Google last Wednesday fired 28 employees who participated in organized sit-ins at its New York and California offices on April 16 to protest the company’s contract with the Israeli government, the Associated Press reported.

Nine Google employees from both the Sunnyvale, California and New York City offices were arrested for participating in sit-ins. The company said in a statement that it took action against the protesters for “physically impeding” the work of other Google employees by preventing them access to the company’s facilities.

The sit-ins, organized by the group No Tech For Apartheid, were in protest of “Project Nimbus,” a contract signed by Google and Amazon in 2021 to provide Israel with artificial intelligence and cloud computing services.

In an April 17 statement, the company said the 28 employees were terminated after they participated in “completely unacceptable behavior” that created a threatening atmosphere and prevented other Google employees from doing their jobs. Google indicated others could also be fired as it continues to investigate what occurred during the April 16 sit-ins.

A spokesperson for Google said the protests were organized by individuals who were not employed by the company and only a “small number” of Google employees were involved.

No Tech For Apartheid accused Google of misrepresenting the protest, which it described as a “peaceful sit-in” that was overwhelmingly supported by other Google employees.

The group accused Google of “flagrant” retaliation for “indiscriminately” firing the employees involved in the sit-in.
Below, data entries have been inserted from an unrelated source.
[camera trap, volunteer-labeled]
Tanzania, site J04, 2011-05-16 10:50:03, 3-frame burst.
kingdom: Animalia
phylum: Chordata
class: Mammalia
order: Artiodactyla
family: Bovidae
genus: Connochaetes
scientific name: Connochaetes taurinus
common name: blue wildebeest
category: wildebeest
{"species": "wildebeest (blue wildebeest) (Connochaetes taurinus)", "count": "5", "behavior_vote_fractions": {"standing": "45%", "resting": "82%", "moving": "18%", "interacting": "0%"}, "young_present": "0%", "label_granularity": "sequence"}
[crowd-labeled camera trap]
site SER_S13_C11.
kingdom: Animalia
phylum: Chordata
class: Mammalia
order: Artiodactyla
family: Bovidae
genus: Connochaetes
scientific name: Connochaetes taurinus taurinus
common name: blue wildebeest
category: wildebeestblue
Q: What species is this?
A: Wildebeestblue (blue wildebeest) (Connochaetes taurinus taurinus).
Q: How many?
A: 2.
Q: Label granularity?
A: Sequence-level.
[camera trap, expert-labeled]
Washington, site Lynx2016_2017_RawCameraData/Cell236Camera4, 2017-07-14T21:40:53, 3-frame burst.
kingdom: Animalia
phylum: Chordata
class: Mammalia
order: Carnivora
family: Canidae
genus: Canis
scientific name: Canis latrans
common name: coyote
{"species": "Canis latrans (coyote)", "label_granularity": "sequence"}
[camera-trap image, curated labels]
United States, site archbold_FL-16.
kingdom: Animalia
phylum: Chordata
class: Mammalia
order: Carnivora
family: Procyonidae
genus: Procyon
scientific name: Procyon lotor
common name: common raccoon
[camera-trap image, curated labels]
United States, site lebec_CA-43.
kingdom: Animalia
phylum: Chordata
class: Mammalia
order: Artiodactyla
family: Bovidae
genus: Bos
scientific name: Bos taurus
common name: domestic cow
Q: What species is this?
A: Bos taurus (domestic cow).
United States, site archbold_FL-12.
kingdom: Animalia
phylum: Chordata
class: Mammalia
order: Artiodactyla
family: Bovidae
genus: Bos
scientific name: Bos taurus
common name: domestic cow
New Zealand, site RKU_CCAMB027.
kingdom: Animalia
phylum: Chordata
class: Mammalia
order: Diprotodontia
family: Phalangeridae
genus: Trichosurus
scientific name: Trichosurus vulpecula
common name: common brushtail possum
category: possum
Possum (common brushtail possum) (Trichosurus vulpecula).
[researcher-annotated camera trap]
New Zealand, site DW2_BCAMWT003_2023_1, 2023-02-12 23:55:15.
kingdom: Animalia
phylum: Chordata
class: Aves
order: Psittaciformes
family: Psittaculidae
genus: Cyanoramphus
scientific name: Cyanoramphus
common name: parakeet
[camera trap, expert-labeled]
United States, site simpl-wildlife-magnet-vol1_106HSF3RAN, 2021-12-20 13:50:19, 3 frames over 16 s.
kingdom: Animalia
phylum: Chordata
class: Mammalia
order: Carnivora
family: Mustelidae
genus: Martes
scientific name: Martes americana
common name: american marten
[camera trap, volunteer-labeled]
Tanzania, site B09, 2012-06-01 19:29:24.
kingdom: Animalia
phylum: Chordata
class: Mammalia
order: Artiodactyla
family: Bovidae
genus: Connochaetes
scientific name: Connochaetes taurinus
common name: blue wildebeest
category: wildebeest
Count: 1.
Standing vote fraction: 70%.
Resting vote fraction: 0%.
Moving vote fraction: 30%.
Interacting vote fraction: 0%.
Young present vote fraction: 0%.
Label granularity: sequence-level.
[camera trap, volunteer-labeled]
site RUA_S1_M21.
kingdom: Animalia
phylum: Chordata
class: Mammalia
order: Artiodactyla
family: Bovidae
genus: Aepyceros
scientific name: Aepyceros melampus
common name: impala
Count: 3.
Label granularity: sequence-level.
It suggested that by doing so, the company proved that it valued the $1.2 billion contract with Israel more than it valued its employees.

Google insisted that the support it provides through Project Nimbus had nothing to do with “highly sensitive, classified, or military workloads” involving weapons or intelligence gathering.

NBC News reported that Google’s president of global security warned employees in an internal memo that the company would not “overlook conduct that violates our policies.”